AIM OF THE EXERCISE.
Copy the records from the line with "Looking at their" through the end of the records, replacing "nearer" with "closer" and leaving everything else unchanged.

INFORMATION PROVIDED.
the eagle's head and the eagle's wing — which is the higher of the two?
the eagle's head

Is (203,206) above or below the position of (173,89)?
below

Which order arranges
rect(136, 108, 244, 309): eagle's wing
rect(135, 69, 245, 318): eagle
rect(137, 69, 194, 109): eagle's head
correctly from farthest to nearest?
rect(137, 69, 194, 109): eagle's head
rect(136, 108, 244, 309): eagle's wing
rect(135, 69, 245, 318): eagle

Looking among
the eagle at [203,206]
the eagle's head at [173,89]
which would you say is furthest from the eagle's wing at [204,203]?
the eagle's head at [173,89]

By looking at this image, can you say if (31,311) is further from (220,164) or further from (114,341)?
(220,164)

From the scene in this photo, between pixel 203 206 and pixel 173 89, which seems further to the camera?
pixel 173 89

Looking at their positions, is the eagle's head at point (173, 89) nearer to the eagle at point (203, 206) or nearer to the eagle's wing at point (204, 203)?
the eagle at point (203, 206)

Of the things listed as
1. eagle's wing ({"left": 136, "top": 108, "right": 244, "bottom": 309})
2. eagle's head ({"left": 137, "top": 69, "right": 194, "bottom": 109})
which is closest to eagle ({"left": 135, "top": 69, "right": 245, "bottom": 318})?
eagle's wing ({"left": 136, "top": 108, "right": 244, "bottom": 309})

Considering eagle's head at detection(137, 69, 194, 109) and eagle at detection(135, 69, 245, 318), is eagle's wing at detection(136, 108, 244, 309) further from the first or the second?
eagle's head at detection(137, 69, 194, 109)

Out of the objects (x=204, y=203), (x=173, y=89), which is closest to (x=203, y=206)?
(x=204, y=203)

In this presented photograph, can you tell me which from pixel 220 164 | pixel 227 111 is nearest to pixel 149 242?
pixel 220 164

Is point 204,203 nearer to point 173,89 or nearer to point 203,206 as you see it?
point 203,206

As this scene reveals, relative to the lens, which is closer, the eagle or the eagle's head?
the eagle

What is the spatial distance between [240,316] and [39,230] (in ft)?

REPLY.
Looking at their positions, is the eagle's head at point (173, 89) closer to the eagle at point (203, 206) or closer to the eagle's wing at point (204, 203)?
the eagle at point (203, 206)

Of the things listed as
1. eagle's wing ({"left": 136, "top": 108, "right": 244, "bottom": 309})
2. eagle's head ({"left": 137, "top": 69, "right": 194, "bottom": 109})
which is closest to eagle ({"left": 135, "top": 69, "right": 245, "bottom": 318})?
eagle's wing ({"left": 136, "top": 108, "right": 244, "bottom": 309})

Considering eagle's head at detection(137, 69, 194, 109) and eagle at detection(135, 69, 245, 318), is eagle's wing at detection(136, 108, 244, 309) further from the first or the second?
eagle's head at detection(137, 69, 194, 109)

Out of the objects (x=204, y=203), (x=173, y=89), which is closest to (x=203, y=206)?
(x=204, y=203)

In this presented photograph, can you tell me which from pixel 220 164 | pixel 227 111 is nearest to pixel 149 242?
pixel 220 164

Is point 204,203 closer to point 173,89 or closer to point 203,206 as you see it?
point 203,206

As this scene reveals, relative to the lens, which is closer, the eagle or the eagle's head?
the eagle

What is the spatial distance between [240,316] and [39,230] (in ft)?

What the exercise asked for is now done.